Design of a hydrogel-based microfluidic chip for Organ-on-Chip applications

Abstract

Organ-on-chip is an emerging technology that combines microfluidic devices with 3D cell cultures to provide in vitro models that resemble the in vivo physiology of organs and tissues. These platforms can be used to understand the dysfunctions and pathogenesis of the body and to perform drug development and toxicology assays. Since in colorectal cancer the survival rate is very low when metastasis has occurred, the development of technologies that can be used to test new drugs and improve the prognosis of the disease is essential. Organ-on-chip can be used to model the tumor vascular microenvironment and provide a platform to understand the metastatic process by means of a vessel-on-chip, which would simulate the blood-vessel environment. However, current vessel-on-chip devices lack the translational capability to clinical outcomes.

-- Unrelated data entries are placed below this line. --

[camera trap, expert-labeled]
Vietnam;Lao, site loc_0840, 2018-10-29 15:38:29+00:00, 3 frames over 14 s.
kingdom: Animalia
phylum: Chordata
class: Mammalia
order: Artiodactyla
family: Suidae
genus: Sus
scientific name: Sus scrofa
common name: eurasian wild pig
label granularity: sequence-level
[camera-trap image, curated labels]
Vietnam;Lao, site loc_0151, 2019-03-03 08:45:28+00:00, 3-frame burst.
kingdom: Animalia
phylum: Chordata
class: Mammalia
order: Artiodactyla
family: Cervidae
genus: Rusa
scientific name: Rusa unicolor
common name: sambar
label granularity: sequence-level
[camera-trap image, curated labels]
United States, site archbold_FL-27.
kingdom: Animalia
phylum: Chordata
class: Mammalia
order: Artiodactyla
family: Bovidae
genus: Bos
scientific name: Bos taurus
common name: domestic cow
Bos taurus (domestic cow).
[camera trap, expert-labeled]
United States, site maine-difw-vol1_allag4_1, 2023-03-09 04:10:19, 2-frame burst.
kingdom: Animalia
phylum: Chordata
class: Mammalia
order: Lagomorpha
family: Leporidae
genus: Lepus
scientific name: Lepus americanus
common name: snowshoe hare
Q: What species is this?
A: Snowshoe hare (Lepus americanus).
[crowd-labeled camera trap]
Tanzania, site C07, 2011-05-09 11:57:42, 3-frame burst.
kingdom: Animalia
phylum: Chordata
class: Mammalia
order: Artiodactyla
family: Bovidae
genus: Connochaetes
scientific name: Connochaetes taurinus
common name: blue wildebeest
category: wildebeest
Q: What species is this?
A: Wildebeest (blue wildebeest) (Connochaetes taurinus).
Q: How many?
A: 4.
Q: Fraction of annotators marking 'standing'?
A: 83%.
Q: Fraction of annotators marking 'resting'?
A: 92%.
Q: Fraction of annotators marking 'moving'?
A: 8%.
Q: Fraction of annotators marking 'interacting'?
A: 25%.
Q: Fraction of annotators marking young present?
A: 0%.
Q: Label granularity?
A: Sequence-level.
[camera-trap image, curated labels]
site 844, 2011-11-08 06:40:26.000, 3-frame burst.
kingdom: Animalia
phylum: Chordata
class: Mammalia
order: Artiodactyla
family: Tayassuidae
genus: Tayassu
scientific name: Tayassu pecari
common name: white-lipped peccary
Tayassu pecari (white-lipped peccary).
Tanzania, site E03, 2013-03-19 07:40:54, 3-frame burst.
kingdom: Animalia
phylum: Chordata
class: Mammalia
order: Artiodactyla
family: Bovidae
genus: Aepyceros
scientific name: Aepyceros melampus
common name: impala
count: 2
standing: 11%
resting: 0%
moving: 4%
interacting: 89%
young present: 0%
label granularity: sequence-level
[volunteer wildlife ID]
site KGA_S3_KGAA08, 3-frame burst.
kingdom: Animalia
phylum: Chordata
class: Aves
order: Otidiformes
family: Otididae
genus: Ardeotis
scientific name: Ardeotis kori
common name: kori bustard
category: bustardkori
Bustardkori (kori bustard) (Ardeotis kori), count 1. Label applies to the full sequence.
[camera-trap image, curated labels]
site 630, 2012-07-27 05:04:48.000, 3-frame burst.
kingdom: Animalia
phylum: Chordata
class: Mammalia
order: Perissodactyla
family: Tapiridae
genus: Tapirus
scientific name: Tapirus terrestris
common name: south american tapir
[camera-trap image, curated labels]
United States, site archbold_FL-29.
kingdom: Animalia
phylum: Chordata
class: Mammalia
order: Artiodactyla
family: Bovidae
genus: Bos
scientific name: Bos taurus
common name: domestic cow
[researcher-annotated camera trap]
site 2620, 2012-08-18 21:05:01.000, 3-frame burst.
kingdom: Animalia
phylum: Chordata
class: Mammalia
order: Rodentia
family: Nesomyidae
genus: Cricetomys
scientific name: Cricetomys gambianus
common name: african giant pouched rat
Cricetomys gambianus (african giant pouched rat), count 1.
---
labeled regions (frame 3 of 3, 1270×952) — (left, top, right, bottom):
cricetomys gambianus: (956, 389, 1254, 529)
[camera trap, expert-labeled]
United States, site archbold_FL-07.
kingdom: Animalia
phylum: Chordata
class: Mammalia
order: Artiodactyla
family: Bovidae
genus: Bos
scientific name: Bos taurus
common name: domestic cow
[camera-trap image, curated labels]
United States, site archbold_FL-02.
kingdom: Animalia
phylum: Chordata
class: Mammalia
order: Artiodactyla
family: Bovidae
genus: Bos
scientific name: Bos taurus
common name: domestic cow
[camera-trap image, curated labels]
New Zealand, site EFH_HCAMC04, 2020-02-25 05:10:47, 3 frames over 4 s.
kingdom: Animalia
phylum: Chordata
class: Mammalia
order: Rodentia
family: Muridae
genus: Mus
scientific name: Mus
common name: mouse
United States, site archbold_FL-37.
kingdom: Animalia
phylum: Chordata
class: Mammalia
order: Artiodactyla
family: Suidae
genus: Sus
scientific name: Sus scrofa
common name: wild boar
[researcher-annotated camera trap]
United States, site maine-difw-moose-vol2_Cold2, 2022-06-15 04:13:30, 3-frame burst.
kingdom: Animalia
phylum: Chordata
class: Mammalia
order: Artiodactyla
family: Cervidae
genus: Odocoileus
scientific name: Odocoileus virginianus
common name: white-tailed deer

Therefore, in this project we aim to design, fabricate and validate a hydrogel-based microfluidic chip for in vitro modelling a blood vessel by embedding fibroblasts in the gel to recreate the surrounding extracellular matrix and support the later endothelial cell seeding in its walls. On the one hand, hot embossing technique was used to fabricate PMMA substrates of the chips. Screws and nuts were used to seal the devices to avoid the mixture of fluids in the outlets of the different channels and leakage. On the other hand, SLA 3D bioprinting approach was used to fabricate GelMA-PEGDA hydrogels that sustained the encapsulated fibroblasts. Different chip geometries were designed and validated including cell-laden hydrogels under flow conditions. Live/DeadTM assay was performed to assess cell viability of the encapsulated fibroblasts at different time points. Results shown that over 50% of the cells were alive after 7 days in culture in the chips, proving its feasibility, yet attributed to the lack of medium flow in the channels due to leakage. Even though further improvements are needed, this microfluidic device can be obtained using precise, low-cost and fast fabrication techniques and has offered promising results in terms of cell viability.